El último enfrentamiento de los adversarios de Jesús con él tuvo como protagonistas a los fariseos (22: 34).  Habían visto cómo los saduceos quedaban malparados y, muy posiblemente, esperaban dejar en mala posición a Jesús desacreditándolo y dejando de paso de manifiesto la superioridad espiritual de su grupo.  La cuestión planteada fue cuál era el mandamiento más importante de la Torah.  Una vez más, la respuesta de Jesús fue profunda y sencilla a la vez.  El primer mandato era el amar a Dios con todo el corazón, con toda el alma y con toda la mente - ¡ay de aquellos que pretenden que para creer hay que dejar de pensar! – pero existe un segundo mandamiento semejante el de amor al prójimo como a uno mismo.  En ellos, se resumen la Torah y los profetas (22: 40).  A la vez, estos dos mandamientos muestran la incapacidad humana para salvarse por obras.  Es posible que alguien no cometa adulterio jamás, que no robe nunca, incluso que no llegue a pronunciar una sola mentira a lo largo de toda su vida, pero nadie logra consumar a la perfección el cumplimiento del primer mandamiento de la Torah y del mandamiento que es semejante.  Por eso, la visión de los fariseos era errónea al pensar – como otras visiones espirituales – que el ser humano puede ganar puntos mediante obras, ritos y sacrificios para obtener el paraíso.  La realidad es que sólo es posible arrojarse a los pies de Dios reconociéndose pecador e impetrando Su amor y Su perdón.  Por eso, los que creen en esa salvación por méritos propios están más lejos del Reino que las prostitutas y los publicanos (21: 31).

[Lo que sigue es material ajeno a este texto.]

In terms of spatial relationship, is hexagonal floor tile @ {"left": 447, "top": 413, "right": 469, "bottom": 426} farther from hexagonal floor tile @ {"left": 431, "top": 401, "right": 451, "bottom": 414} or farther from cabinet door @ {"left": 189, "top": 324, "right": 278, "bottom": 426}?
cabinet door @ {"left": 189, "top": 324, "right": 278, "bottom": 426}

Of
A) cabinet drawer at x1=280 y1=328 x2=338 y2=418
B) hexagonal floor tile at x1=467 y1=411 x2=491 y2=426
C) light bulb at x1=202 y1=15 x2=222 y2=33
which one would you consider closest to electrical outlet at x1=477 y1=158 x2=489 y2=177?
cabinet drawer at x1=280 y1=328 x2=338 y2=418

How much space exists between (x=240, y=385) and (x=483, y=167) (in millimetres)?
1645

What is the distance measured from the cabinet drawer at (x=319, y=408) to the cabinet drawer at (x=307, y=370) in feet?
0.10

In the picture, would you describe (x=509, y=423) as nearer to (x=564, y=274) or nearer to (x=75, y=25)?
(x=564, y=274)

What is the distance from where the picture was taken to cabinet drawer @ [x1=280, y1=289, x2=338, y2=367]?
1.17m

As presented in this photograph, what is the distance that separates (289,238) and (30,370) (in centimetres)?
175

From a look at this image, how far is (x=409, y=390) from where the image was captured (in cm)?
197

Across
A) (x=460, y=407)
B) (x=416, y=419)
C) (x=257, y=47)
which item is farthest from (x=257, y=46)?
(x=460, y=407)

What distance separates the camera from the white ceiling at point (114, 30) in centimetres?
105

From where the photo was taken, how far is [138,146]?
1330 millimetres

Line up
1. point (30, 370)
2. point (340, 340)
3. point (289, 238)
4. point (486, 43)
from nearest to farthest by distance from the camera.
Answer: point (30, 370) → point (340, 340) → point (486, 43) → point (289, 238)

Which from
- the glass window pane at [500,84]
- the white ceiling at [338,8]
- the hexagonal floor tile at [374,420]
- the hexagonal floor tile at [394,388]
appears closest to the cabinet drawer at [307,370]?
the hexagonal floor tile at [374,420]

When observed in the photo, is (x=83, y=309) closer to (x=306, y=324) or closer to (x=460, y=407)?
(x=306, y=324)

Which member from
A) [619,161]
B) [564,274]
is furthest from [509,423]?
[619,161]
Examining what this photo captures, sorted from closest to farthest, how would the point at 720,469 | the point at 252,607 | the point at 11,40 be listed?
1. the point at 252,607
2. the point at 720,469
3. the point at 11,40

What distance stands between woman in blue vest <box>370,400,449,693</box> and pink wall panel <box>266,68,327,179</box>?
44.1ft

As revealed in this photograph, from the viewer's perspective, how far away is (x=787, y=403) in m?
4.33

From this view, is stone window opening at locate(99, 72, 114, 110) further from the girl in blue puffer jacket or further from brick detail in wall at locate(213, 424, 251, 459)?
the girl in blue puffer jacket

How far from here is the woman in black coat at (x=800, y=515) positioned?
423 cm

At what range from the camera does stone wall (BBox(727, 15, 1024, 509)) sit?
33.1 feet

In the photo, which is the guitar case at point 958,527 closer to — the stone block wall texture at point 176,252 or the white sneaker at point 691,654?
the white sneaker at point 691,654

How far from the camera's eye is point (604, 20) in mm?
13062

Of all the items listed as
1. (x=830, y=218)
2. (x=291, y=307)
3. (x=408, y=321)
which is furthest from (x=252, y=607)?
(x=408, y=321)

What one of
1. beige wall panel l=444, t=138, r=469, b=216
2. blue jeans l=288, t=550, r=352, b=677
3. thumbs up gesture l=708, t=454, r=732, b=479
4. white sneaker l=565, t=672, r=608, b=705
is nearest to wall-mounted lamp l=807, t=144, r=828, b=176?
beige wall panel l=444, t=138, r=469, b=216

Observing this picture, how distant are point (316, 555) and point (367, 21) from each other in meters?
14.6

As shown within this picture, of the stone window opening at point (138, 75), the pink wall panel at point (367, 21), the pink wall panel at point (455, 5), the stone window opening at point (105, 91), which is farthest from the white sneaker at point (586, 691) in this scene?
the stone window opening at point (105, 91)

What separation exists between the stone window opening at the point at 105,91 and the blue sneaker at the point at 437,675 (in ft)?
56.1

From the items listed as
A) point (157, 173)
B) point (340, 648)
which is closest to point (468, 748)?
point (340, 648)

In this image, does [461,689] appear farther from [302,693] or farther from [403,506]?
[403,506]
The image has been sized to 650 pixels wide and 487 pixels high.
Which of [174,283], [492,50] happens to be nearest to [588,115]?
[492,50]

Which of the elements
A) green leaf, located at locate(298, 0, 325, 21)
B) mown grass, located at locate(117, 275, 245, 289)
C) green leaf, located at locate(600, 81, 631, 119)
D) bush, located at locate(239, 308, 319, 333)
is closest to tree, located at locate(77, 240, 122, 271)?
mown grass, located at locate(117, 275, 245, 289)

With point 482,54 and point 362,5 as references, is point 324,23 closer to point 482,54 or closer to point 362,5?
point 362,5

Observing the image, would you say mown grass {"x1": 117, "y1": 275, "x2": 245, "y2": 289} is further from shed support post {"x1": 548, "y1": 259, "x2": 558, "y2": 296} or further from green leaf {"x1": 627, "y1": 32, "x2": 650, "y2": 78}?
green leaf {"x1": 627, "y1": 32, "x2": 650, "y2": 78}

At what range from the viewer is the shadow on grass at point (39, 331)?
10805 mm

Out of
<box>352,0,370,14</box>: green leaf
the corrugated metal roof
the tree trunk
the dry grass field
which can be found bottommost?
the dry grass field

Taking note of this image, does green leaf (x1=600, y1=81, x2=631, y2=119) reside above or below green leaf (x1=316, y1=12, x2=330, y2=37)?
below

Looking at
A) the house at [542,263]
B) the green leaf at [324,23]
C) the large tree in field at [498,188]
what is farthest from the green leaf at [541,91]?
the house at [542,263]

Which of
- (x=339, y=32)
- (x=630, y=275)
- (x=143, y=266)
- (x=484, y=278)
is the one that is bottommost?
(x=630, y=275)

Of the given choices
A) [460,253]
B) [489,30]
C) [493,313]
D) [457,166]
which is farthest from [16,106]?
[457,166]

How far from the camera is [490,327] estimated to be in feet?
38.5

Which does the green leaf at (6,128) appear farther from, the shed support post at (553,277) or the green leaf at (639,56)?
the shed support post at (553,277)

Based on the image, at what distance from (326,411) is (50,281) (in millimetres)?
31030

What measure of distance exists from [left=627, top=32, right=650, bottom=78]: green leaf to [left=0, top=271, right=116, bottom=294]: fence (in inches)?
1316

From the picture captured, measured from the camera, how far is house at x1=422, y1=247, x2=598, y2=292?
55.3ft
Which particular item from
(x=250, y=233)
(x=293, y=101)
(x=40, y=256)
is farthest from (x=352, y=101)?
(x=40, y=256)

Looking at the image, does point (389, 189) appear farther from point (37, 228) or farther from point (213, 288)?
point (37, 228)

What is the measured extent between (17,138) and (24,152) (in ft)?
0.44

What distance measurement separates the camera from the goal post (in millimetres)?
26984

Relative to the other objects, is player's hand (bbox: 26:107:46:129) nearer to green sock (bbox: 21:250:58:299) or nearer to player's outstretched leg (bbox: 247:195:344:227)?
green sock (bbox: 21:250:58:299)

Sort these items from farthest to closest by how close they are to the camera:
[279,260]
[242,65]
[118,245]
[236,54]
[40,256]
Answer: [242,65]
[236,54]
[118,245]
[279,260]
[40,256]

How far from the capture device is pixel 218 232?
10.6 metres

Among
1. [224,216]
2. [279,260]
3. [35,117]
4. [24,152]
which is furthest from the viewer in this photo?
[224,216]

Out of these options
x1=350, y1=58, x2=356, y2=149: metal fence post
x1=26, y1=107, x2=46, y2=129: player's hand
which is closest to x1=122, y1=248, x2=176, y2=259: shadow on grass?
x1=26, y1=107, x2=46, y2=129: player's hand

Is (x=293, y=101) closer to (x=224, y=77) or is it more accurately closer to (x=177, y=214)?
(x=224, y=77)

Tampoco el mesías era lo que pensaban los fariseos.  No era sólo hijo de David – como lo era Jesús – y la prueba estaba en que David en el salmo 110: 1 lo llamaba Señor, un título de divinidad (22: 41-45).  Aquella era la cuestión de fondo.  Dios había irrumpido más que nunca en la Historia.  Estaba anunciando el final del viejo pacto y a punto de dar inicio el nuevo.  La oportunidad de entrar en el Reino era innegable, pero no lo era menos el desarraigo espiritual que recaería sobre aquellos que cerraran ojos y oídos a lo que estaba sucediendo.  Se trataba de aceptar el mensaje del mesías, Señor de David, o de rechazarlo.  Así, con esta conclusión, se zanjó la oleada de cuestiones lanzadas sobre Jesús para desacreditarlo.  Mateo sitúa a continuación el último discurso de Jesús que se extiende desde el capítulo 23 al 25, pero de eso hablaremos más adelante.